There are many versions of continueEval, depending upon the input pattern. We will briefly discuss each one in turn. The first one below accepts a higher-order Haskell function and calls into it directly:

continueEval _  
            (Continuation cEnv 
                         (Just (HaskellBody func funcArgs)) 
                         (Just (Continuation cce cnc ccc _ cdynwind)) 
                          xargs 
                          _)
             val =
    func cEnv (Continuation cce cnc ccc xargs cdynwind) val funcArgs

We may also receive a list containing Scheme code. In this case the function checks how much code is left. If the Scheme code is all finished the resultant value is returned; otherwise we keep going:

continueEval _ (Continuation cEnv 
                        (Just (SchemeBody cBody)) 
                        (Just cCont) 
                        extraArgs 
                        dynWind)
         val = do
case cBody of
    [] -> do
      case cCont of
        Continuation nEnv ncCont nnCont _ nDynWind -> 
          -- Pass extra args along to support (call-with-values)
          continueEval nEnv (Continuation nEnv ncCont nnCont extraArgs nDynWind) val 
        _ -> return (val)
    [lv]       -> eval cEnv (Continuation
                                cEnv 
                               (Just (SchemeBody []))  
                               (Just cCont) 
                                Nothing 
                                dynWind) 
                      (lv)
    (lv : lvs) -> eval cEnv (Continuation
                                cEnv
                                (Just (SchemeBody lvs)) 
                                (Just cCont) 
                                Nothing
                                dynWind)
                      (lv)

Finally, there are two edge cases where a current continuation may not be present:

-- No current continuation, but a next cont is available; call into it
continueEval _ (Continuation cEnv Nothing (Just cCont) _ _) val = continueEval cEnv cCont val

-- There is no continuation code, just return value
continueEval _ (Continuation _ Nothing Nothing _ _) val = return val

###Apply Apply is used to execute a Scheme function; it needs to know both how to call a function as well as how to execute a continuation:

apply :: LispVal -> LispVal -> [LispVal] -> IOThrowsError LispVal

There are several patterns to consider. Let’s start with the first, which handles function application of a continuation:

apply _ cont@(Continuation env ccont ncont _ ndynwind) args = do
  case ndynwind of
    -- Call into dynWind.before if it exists...

• _Source data_:
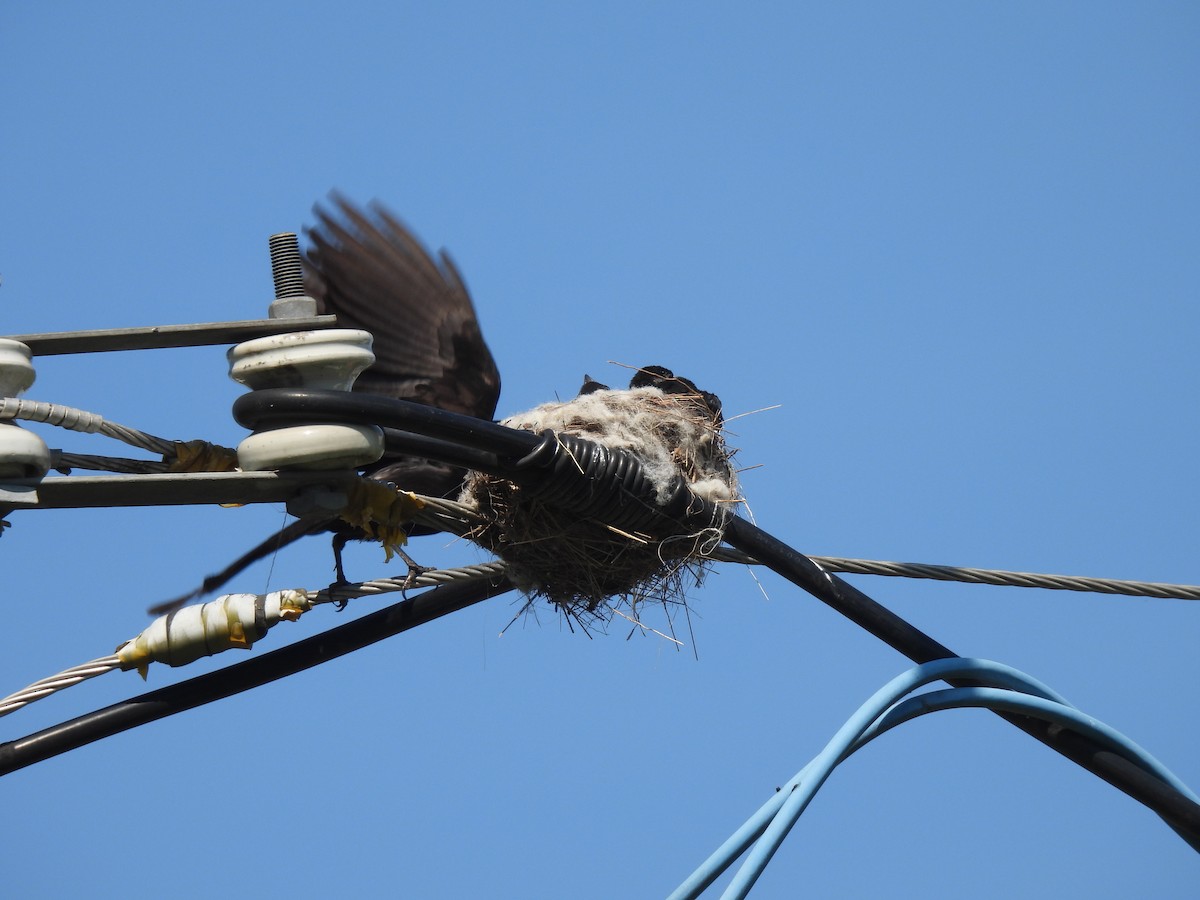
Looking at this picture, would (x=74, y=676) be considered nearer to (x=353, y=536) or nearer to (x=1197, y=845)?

• _Work to complete_:
**a.** Answer these questions using the Scheme interpreter text:
(i) What does the first version of continueEval accept, and what does it do with it?
(ii) What happens when the Scheme code in the list is all finished?
(iii) What two things does apply need to know?
**b.** Proceed with the Scheme interpreter text, picking up right after its final line.
The lines that come after the Scheme interpreter text are separate material.

• _Answers_:
**a.**
(i) It accepts a higher-order Haskell function and calls into it directly.
(ii) The resultant value is returned.
(iii) It needs to know how to call a function and how to execute a continuation.

**b.**
    Just ([DynamicWinders beforeFunc _]) -> apply (makeCPS env cont cpsApply) beforeFunc []
    _ ->  doApply env cont
 where
   cpsApply :: Env -> LispVal -> LispVal -> Maybe [LispVal] -> IOThrowsError LispVal
   cpsApply e c _ _ = doApply e c
   doApply e c = 
      case (toInteger $ length args) of 
        0 -> throwError $ NumArgs 1 [] 
        1 -> continueEval e c $ head args
        _ ->  -- Pass along additional arguments for (call-with-values)
             continueEval e 
               (Continuation env ccont ncont (Just $ tail args) ndynwind) 
               (head args)

We first check to see if there is a before function stored in the continuation from a previous dynamic-wind operation. Such a function is guaranteed to execute each time the continuation is called, so we execute it if present. Then husk checks the number of arguments to the continuation, and hands them - along with the continuation itself - to continueEval to resume execution at the new continuation. We have just replaced the current continuation!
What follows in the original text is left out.